The Road to Kailash (part 2)
After several days travel we had crossed half the Tibetan plateau on our journey to Mount Kailash. An ancient place of pilgrimage and holy to four religions, Mount Kailash stands in the remote far west of the Tibetan Autonomous Region, a barren high altitude region, bordered by the Himalayas. The origin stories of these religions (Bons, Buddhists, Hindus and Jains) consider Kailash to be the center and birthplace of the universe, the Axis Mundi, the abode of Shiva. Although one of the most important places of pilgrimage in the world it is also one of the least visited due to its remote location and the challenges of altitude and weather.
From Saga- a transport hub and military garrison in what is now more or less a Chinese city – we had another long drive of several hours. Along the road we caught glimpses of Kailash but for now we were circumventing the great mountain. Its gravitational pull was slowly drawing us into its orbit but we had a few more sites to visit before turning towards Darchen, which would be the starting point of our trek around the mountain.
We made our way to Menshi. This small one street village had the feeling of a frontier town. Pool tables dotted the highway where the young entertained themselves with little else to do. From here it was a relatively short diversion to Tirthapuri, famous for its hot springs. Situated on the north bank of the Sutlej River, Tirthapuri is regarded as the third most important pilgrimage site in western Tibet (after Kailash and Lake Mansarovar). In Tirthapuri Monastery lie the footprints of Guru Rinpoche (Padmasambhava). Walls of Mani Stones that have healing properties line the kora around the site. The sulphurous hot spring pools are believed to have healing powers and pilgrims bathe their feet in them after completing the kora around the monastery.
From Menshi I headed further west, leaving Kailash behind for now, towards the ancient Guge Kingdom at Tholing. Tholing, founded in 997AD, means ‘hovering in the sky forever’ and perched on the edge of a large canyon carved out by the Sutlej River, far from any other sign of civilization, it is easy to understand why.
The Guge Kingdom lasted about 700 years and was centered around Tholing Monastery and nearby Tsaparang. The kingdom, at its peak, stretched as far as Spiti Valley and Ladakh in the west. Controlling a trading route between India and Tibet the Kingdom was important in introducing Buddhism into Tibet. Tsaparang is a sprawling fortress built along a buttress of rock above the gorge. Tunnels carved out of the rock lead up to a ‘Red Chapel’ and a ‘White Chapel’, monks’ quarters, the royal quarters and at the very top a summer palace. Once again the Red Guards of the Cultural Revolution destroyed much of what they found but still some wonderful frescoes survive. Today Tholing is predominantly a large military garrison but the monastery and landscape still have the power to mesmerise.

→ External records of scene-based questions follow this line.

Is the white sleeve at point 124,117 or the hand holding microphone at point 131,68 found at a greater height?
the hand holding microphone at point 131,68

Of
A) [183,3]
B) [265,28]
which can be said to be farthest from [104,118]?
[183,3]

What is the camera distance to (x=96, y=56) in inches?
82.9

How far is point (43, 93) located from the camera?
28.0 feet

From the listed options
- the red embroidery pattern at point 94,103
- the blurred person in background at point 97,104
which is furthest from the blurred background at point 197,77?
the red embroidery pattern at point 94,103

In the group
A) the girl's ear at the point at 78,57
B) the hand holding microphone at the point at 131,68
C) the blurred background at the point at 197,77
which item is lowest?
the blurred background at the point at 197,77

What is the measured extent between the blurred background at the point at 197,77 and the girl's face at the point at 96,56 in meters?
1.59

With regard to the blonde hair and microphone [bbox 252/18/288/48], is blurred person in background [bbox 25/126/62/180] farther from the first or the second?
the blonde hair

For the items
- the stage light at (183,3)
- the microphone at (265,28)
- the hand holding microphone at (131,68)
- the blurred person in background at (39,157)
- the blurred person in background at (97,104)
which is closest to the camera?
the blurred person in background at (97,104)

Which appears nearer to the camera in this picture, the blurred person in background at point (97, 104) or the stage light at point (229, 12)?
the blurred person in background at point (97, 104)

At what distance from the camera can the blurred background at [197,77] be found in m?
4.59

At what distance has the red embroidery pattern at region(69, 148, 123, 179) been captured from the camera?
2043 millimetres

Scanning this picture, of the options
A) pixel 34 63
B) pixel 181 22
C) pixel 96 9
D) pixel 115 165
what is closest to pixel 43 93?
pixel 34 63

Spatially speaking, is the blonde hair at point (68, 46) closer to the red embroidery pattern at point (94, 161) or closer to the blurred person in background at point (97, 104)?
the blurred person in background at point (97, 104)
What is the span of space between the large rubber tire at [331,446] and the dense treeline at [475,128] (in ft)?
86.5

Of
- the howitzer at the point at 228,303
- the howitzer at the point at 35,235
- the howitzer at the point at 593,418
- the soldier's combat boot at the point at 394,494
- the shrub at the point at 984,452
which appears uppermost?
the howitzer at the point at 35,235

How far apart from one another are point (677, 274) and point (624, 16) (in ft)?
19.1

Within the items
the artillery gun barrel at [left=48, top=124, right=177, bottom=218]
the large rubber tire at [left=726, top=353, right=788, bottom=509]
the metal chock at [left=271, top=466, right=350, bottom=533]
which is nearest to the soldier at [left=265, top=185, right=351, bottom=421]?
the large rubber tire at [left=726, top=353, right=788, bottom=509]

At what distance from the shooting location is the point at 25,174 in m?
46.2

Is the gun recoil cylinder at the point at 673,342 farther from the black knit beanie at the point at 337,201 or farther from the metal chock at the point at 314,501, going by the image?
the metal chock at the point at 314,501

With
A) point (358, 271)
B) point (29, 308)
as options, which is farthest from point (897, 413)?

It was now time to finally turn towards Kailash. Winding our way out of the canyon and its extraordinary landscape we completed a long drive back to Darchen. We bought some supplies, tried to get a good night’s rest and woke up early the next morning – which also happened to be my birthday – to join the pilgrims on a journey I had spent years attempting to complete – the Kailash Kora.